### DOCUMENT PASSAGE
======
One of the best ways to remain adaptable and resilient as a business owner is to prepare for what might be around the corner.
Playing out “what if” scenarios is a powerful way to visualize the impact of changes that can impact your business. And with a tool as simple as an Excel spreadsheet, you can make informed decisions when it comes to pricing, marketing campaigns, and strategic tweaks to create results for your online store.
In this guide, you’ll learn about what-if analysis functionality in Excel, why it’s beneficial for your business, and the exact steps for running it.
Table of contents
What is a what-if analysis in Excel?
A what-if analysis, also known as a sensitivity analysis, is a method for forecasting and understanding the impact of different scenarios on your business. There are three ways to do it in Excel: Scenario Manager, Goal Seek, and Data Table.
You can run powerful what-if analyses in a simple Excel spreadsheet and plot out different assumptions and scenarios to ultimately make better decisions for your ecommerce business.
======
### RECORD EXTRACTS
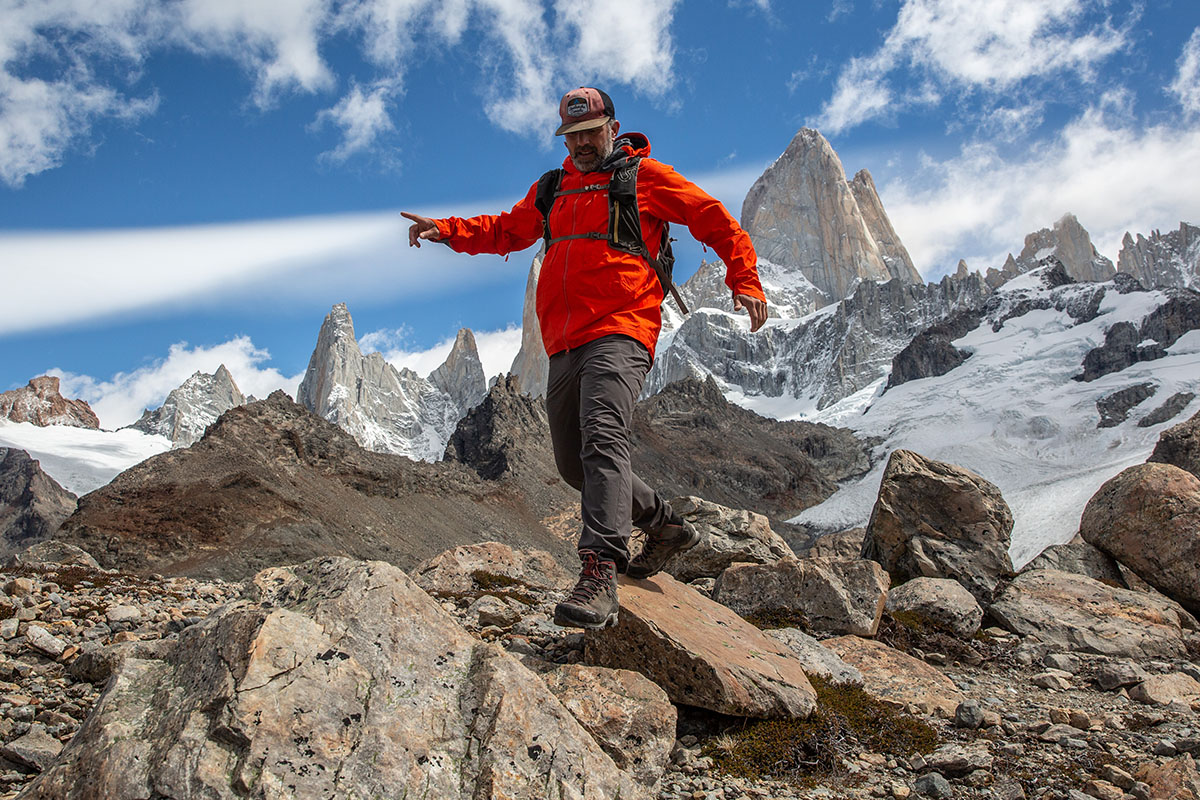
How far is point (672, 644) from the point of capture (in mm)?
======
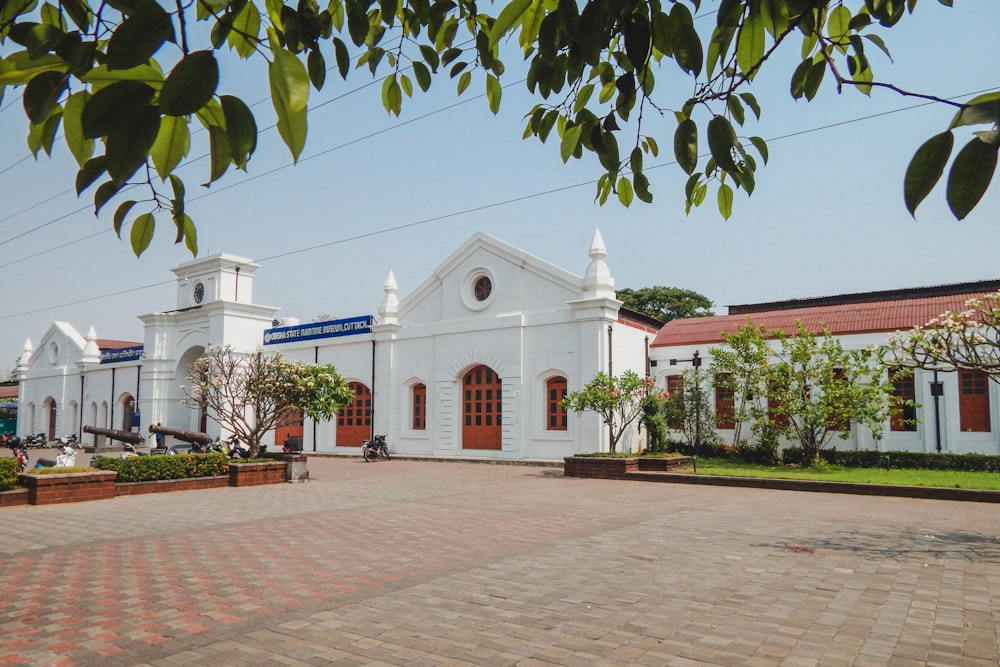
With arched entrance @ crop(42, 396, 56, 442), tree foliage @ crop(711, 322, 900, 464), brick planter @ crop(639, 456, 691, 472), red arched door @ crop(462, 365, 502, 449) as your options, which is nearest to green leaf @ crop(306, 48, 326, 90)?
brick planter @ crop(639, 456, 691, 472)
======
### TASK SET
1. From the Excel what-if analysis guide, reproduce the passage starting with "One of the best" and going on through "for running it.".
2. Name every method the Excel what-if analysis guide gives for running a what-if analysis in Excel.

### ANSWERS FOR THE TASKS
1.
One of the best ways to remain adaptable and resilient as a business owner is to prepare for what might be around the corner.
Playing out “what if” scenarios is a powerful way to visualize the impact of changes that can impact your business. And with a tool as simple as an Excel spreadsheet, you can make informed decisions when it comes to pricing, marketing campaigns, and strategic tweaks to create results for your online store.
In this guide, you’ll learn about what-if analysis functionality in Excel, why it’s beneficial for your business, and the exact steps for running it.

2. Scenario Manager, Goal Seek, Data Table